Records shown
-- -- --

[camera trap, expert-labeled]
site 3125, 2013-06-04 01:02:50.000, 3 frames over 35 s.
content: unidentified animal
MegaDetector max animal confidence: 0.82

-- -- --

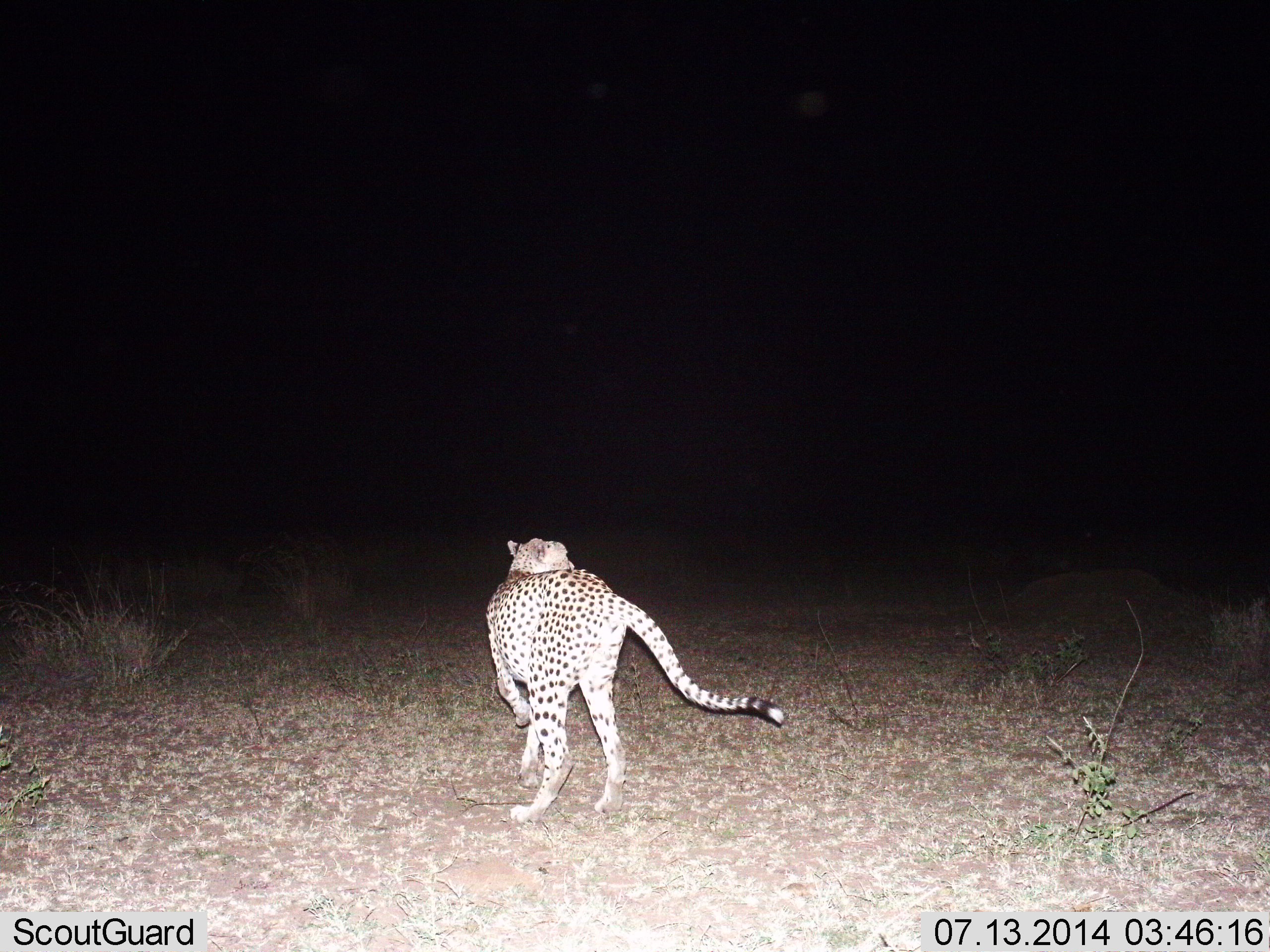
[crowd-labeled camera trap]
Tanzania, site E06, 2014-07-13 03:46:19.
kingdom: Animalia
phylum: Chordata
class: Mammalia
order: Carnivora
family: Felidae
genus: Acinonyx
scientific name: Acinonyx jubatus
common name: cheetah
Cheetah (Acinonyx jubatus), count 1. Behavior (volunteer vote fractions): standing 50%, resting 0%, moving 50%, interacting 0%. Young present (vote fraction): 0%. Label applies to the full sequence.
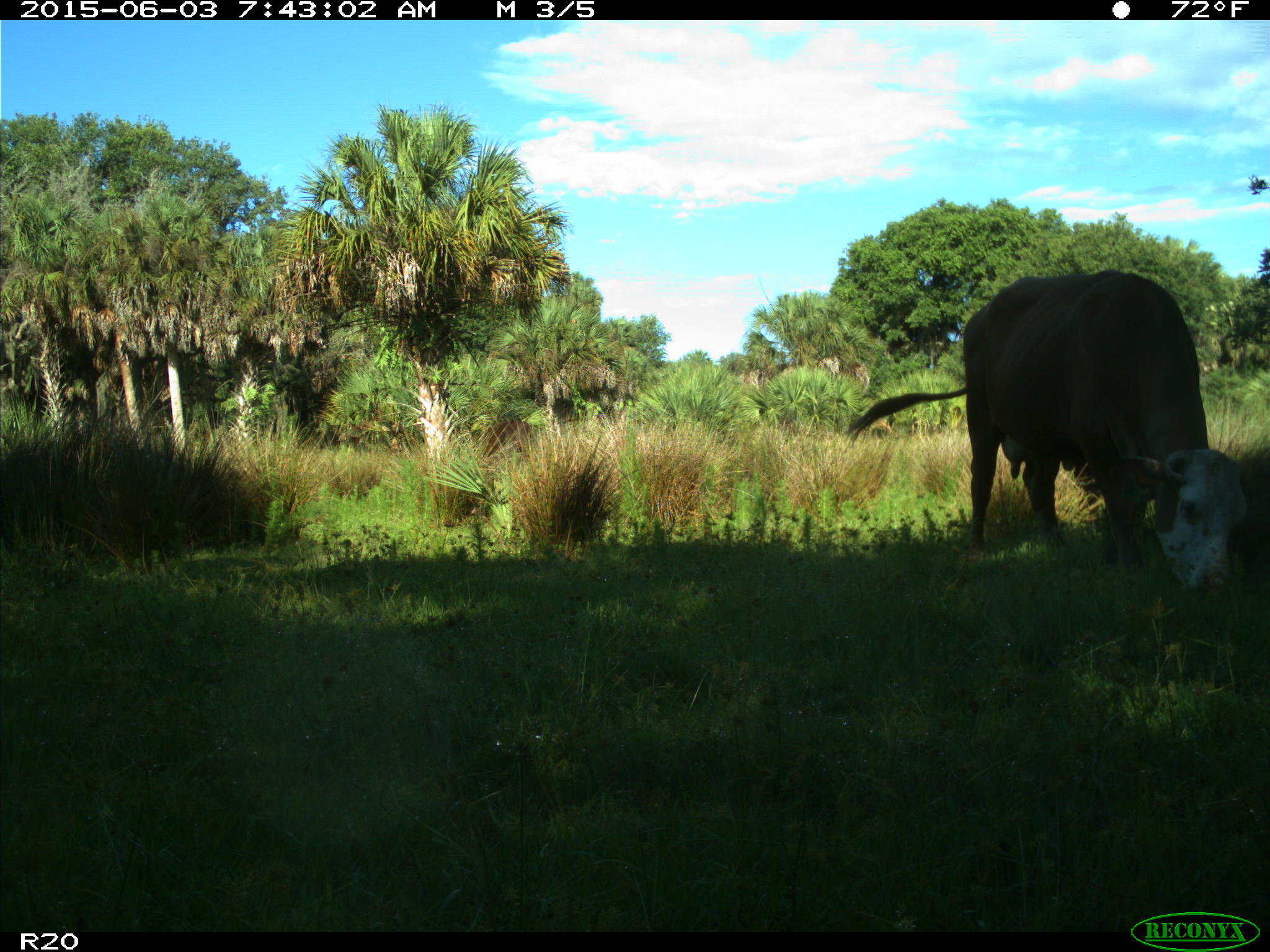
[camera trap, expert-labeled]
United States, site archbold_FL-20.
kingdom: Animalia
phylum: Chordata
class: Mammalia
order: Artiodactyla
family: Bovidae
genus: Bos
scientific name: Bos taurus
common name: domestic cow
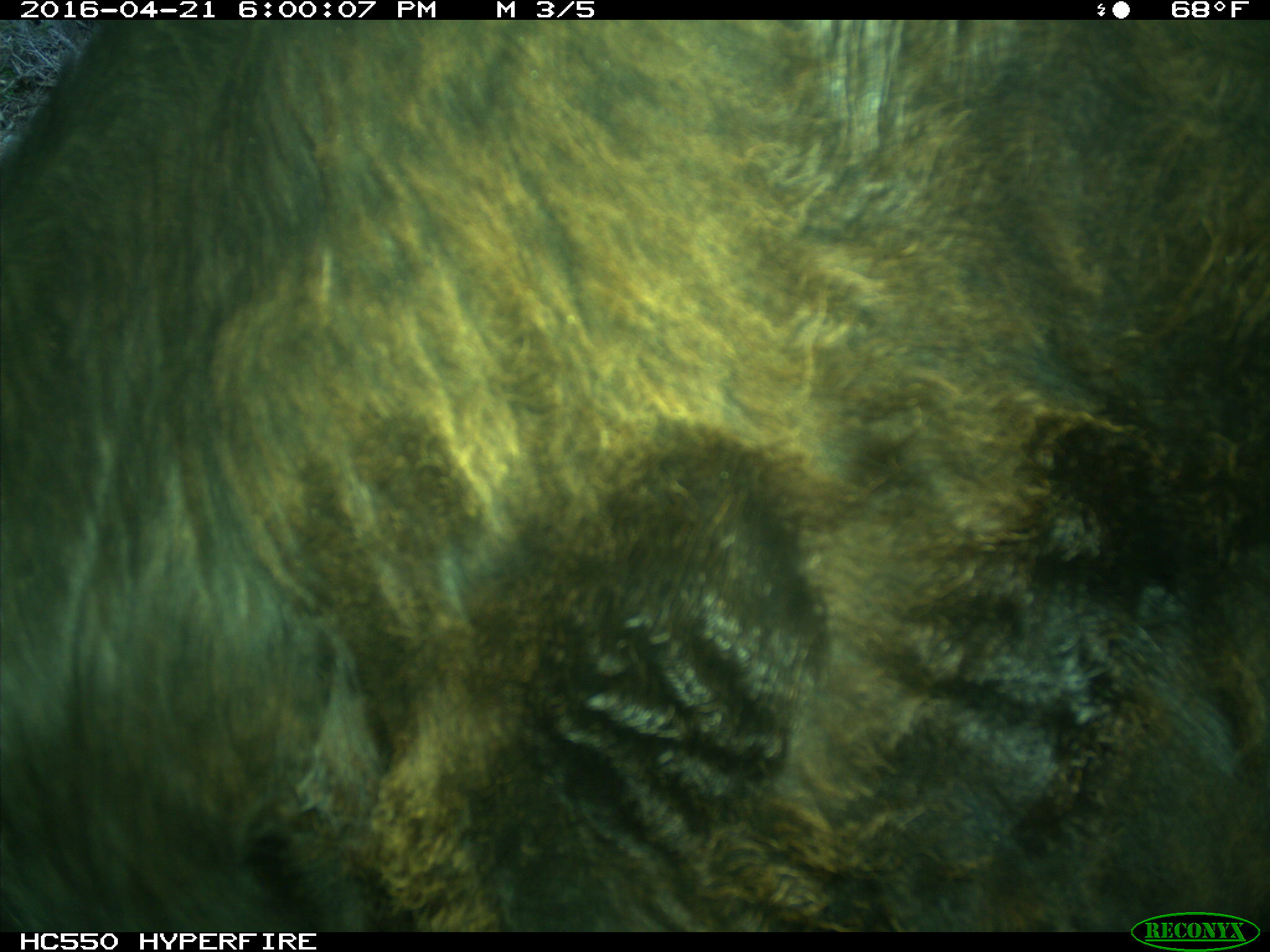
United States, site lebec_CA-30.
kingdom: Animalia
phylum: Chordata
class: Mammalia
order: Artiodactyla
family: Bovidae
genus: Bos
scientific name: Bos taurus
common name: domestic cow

-- -- --

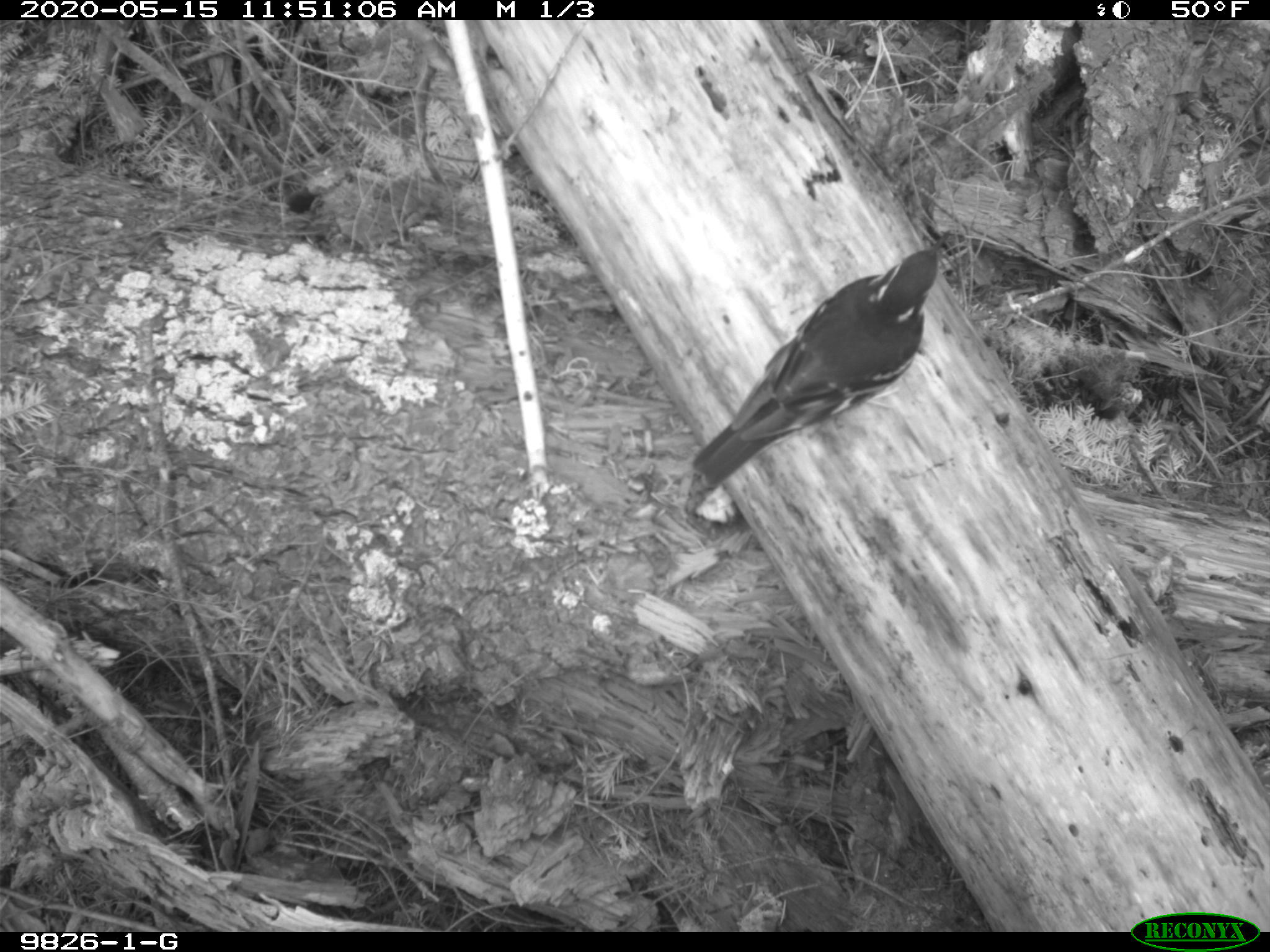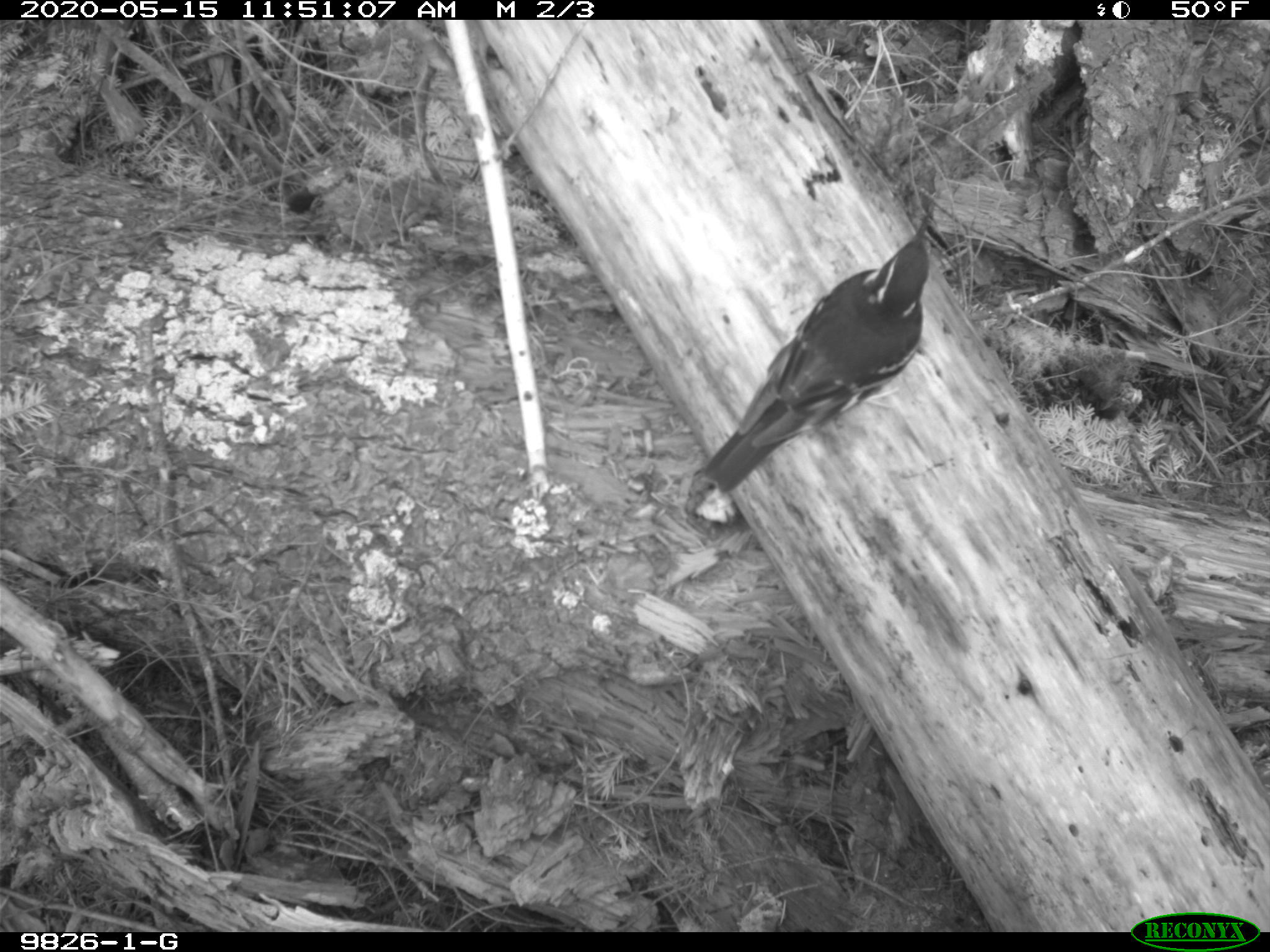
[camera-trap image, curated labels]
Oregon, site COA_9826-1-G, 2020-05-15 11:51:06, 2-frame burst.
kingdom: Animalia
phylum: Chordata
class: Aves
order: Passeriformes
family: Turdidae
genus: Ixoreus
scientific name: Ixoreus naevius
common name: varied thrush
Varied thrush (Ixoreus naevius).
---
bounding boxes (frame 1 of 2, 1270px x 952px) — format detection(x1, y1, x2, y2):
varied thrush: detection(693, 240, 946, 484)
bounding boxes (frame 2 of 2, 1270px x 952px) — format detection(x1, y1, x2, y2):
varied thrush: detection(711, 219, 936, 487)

-- -- --

What to work on
Could you give the number of lines in the data above that contain the string "scientific", with no other words?

Answer box
4